The S and Y arrays that store the required multipliers for each fractions has got about 180 bits numbers if p is about 10^9. Because lcm(10^1-1,10^2-1,...,10^9-1) has got 94 bits. But it is possible to avoid these large numbers by a binary tree method: if D=9, modifying the definition of S and Y:
S[i]=((10^1-1)*(10^2-1)*...*(10^9-1))^2/(10^i-1) mod p
Y[i]=((10^1-1)*(10^2-1)*...*(10^9-1))^2/(10^i-1)^2 mod p
( so we multiple the fractions by ((10^1-1)*(10^2-1)*...*(10^9-1))^2 )

My sieve doesn't spit out 2. I normally handle it as a special case. 2 is already a known solution, so I ignored it.

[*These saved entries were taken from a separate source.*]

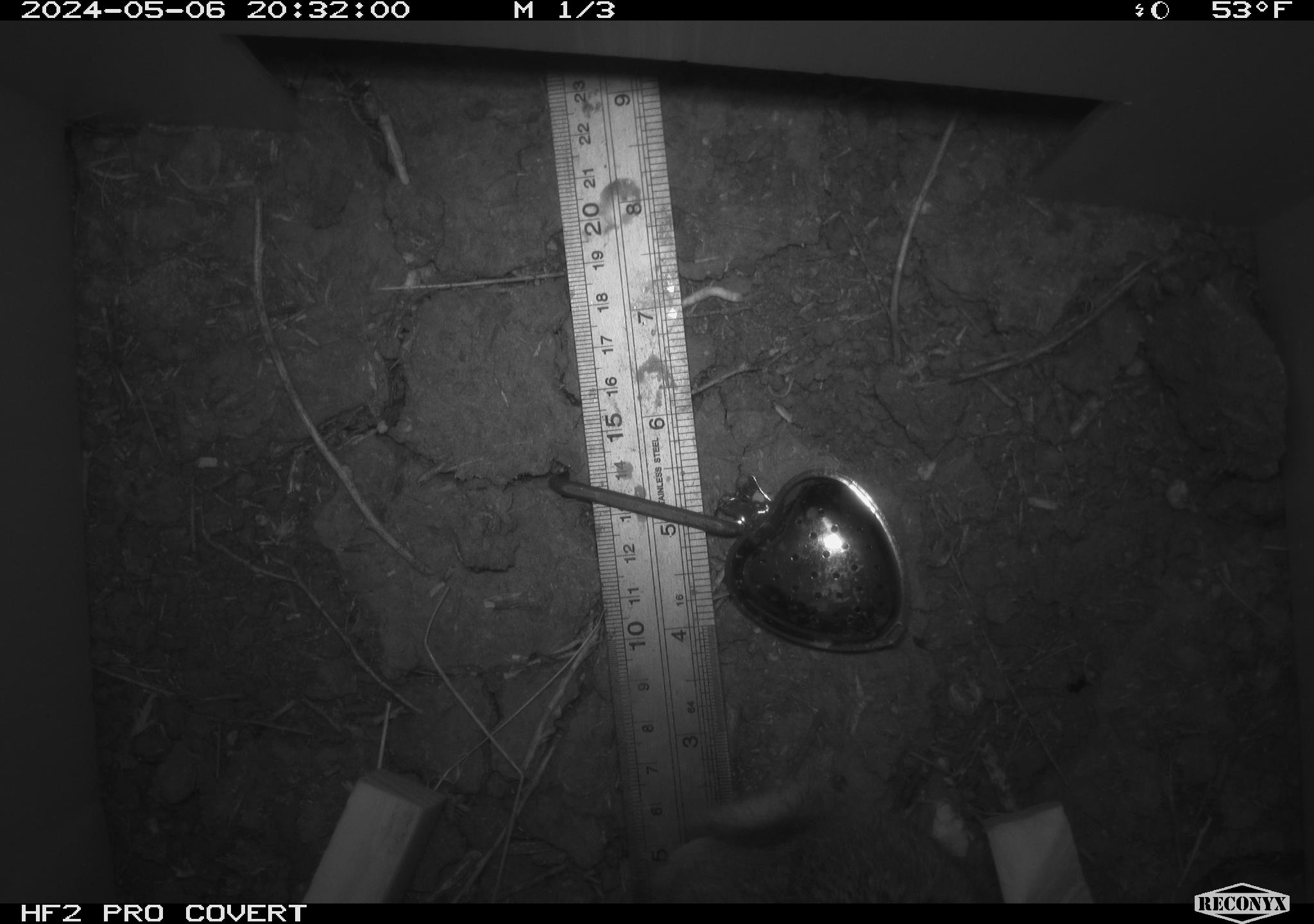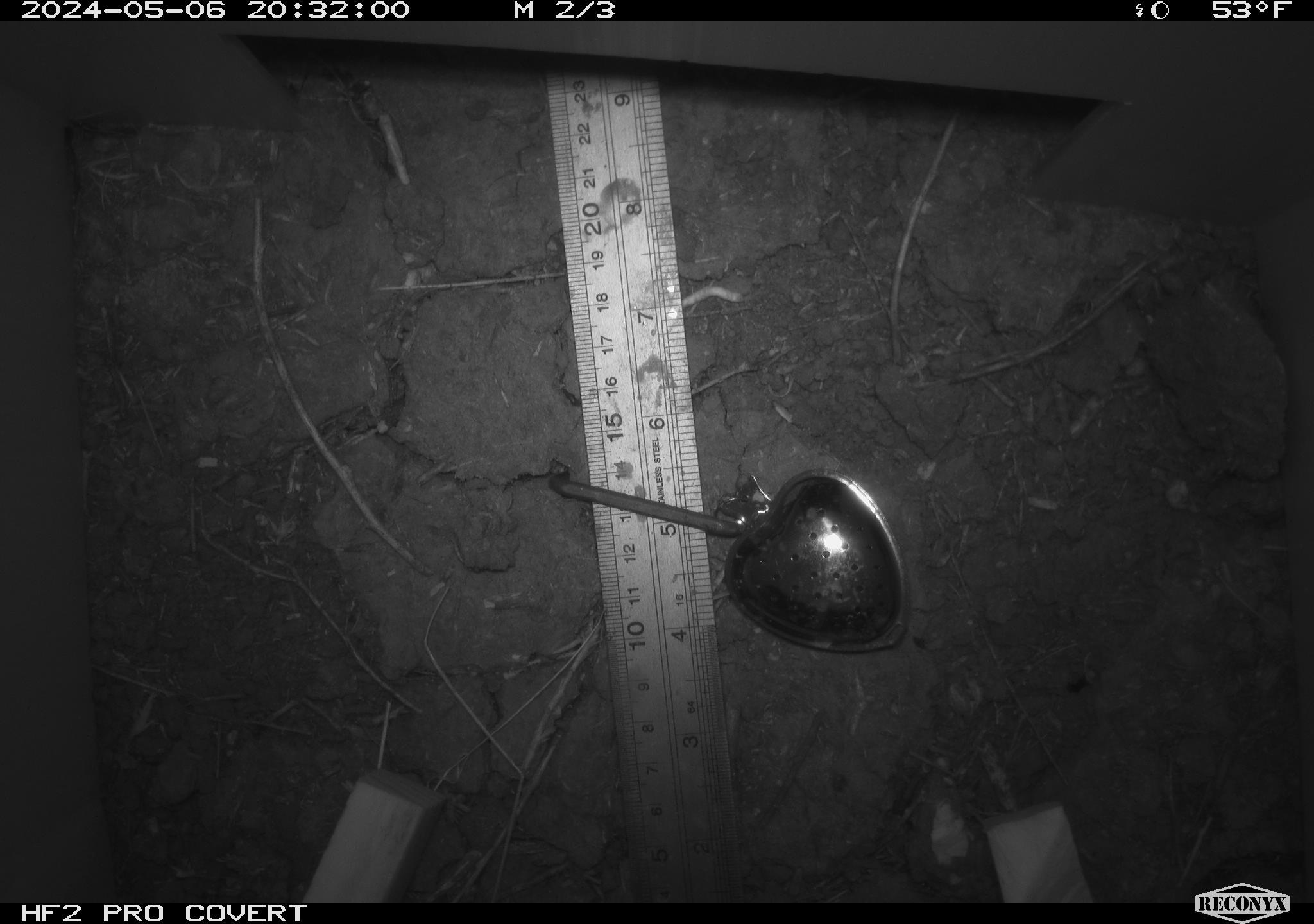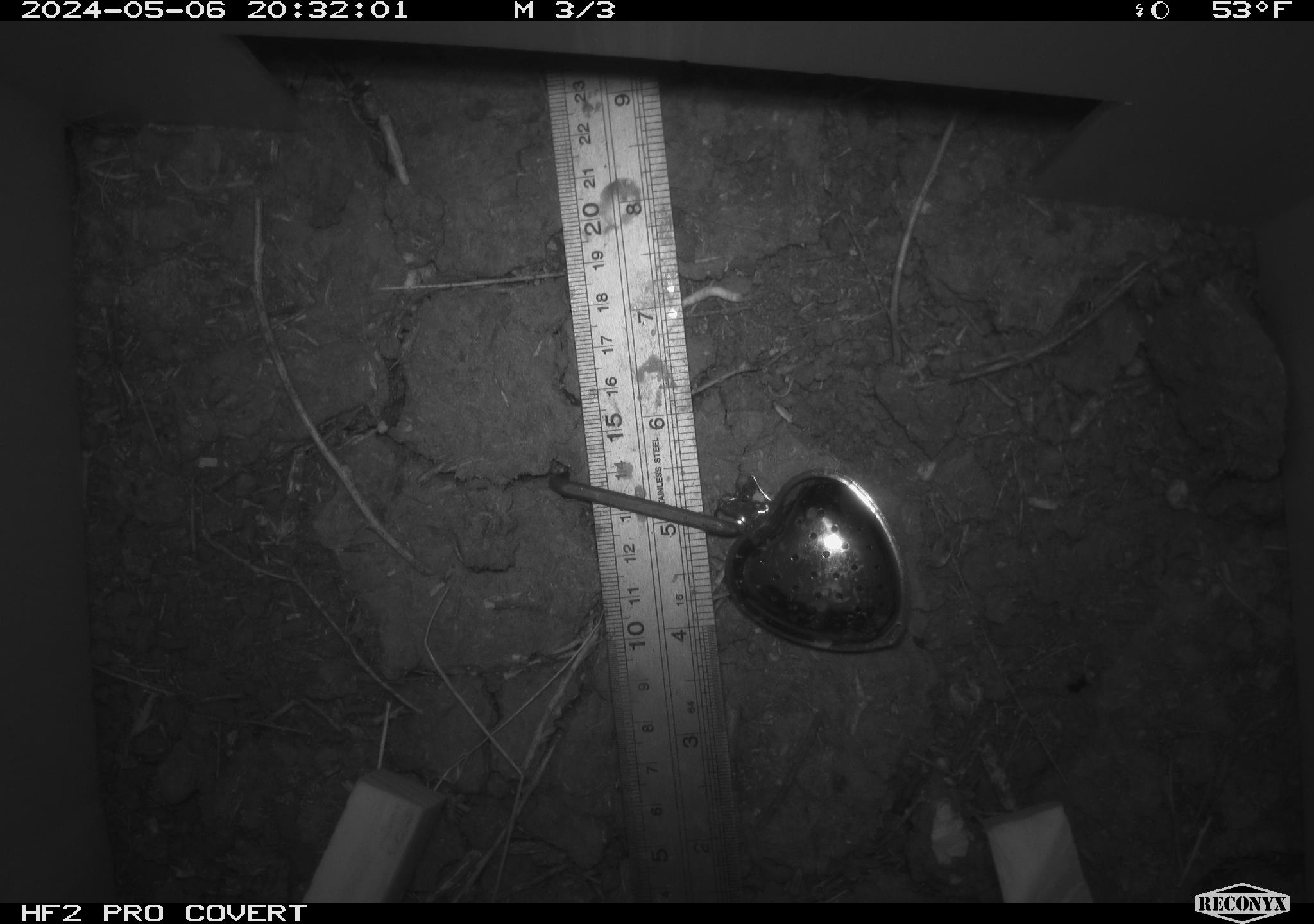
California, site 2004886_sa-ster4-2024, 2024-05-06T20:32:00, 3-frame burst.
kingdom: Animalia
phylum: Chordata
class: Mammalia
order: Rodentia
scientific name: Rodentia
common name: mouse species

Right now, I only use my mulmod/expmod on the U, T, and R arrays and the value of l. AFAICT, only the upper values of the R array do that, but I only get to about R[10] in my testing.

[R. Gerbicz]

I think that S(p) mod p is a random value, so the probability that S(p) is divisible by p is 1/p. By Mertens theorem sumprime(p=2,n,1/p) is about log(log(n)), here the base is e. So there is about log(log(n)) solutions up to n, that's the reason why there is only few known solutions so far.

[rogue]

I've gone up to 1.6e11 (so far) with no new solutions. I have a question. Clearly the value of a can exceed p, but is a % p = S(p) % p for all p or only when S(p) % p = 0?

[R. Gerbicz]

Quote:

Originally Posted by rogue

I've gone up to 1.6e11 (so far) with no new solutions. I have a question. Clearly the value of a can exceed p, but is a % p = S(p) % p for all p or only when S(p) % p = 0?

Actually I multiple the fractions by lcm(10^1-1,...,10^D-1)^2, this is X2 in the code, so a%p=(S(p)*X2)%p, it means that if S(p)%p=0 then clearly a%p=0, but it's not true that a%p=S(p)%p for all p.